Rewrite everything from the line containing "How distant from" down to the end of the material, replacing "truck wheel" with "truck tire" and leaving everything else unchanged.
-- Start of Stored rows --
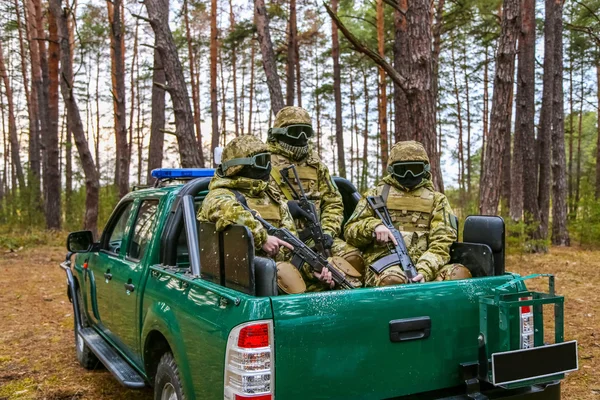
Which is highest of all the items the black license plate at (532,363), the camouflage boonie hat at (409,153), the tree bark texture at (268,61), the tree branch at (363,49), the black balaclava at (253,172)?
the tree bark texture at (268,61)

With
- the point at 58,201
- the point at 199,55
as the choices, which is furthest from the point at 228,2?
the point at 58,201

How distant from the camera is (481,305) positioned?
276 cm

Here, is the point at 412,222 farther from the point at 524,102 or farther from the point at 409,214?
the point at 524,102

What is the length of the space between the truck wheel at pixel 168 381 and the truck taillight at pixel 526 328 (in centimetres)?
183

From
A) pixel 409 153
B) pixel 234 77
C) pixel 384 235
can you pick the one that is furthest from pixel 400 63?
pixel 234 77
-- End of Stored rows --
◆ Solution for this task
How distant from the camera is (481,305) positioned?
276 cm

Here, is the point at 412,222 farther from the point at 524,102 or farther from the point at 409,214?
the point at 524,102

What is the length of the space between the truck tire at pixel 168 381 and the truck taillight at pixel 526 328 (in centimetres)?
183

From
A) pixel 409 153
B) pixel 234 77
C) pixel 384 235
can you pick the one that is furthest from pixel 400 63?
pixel 234 77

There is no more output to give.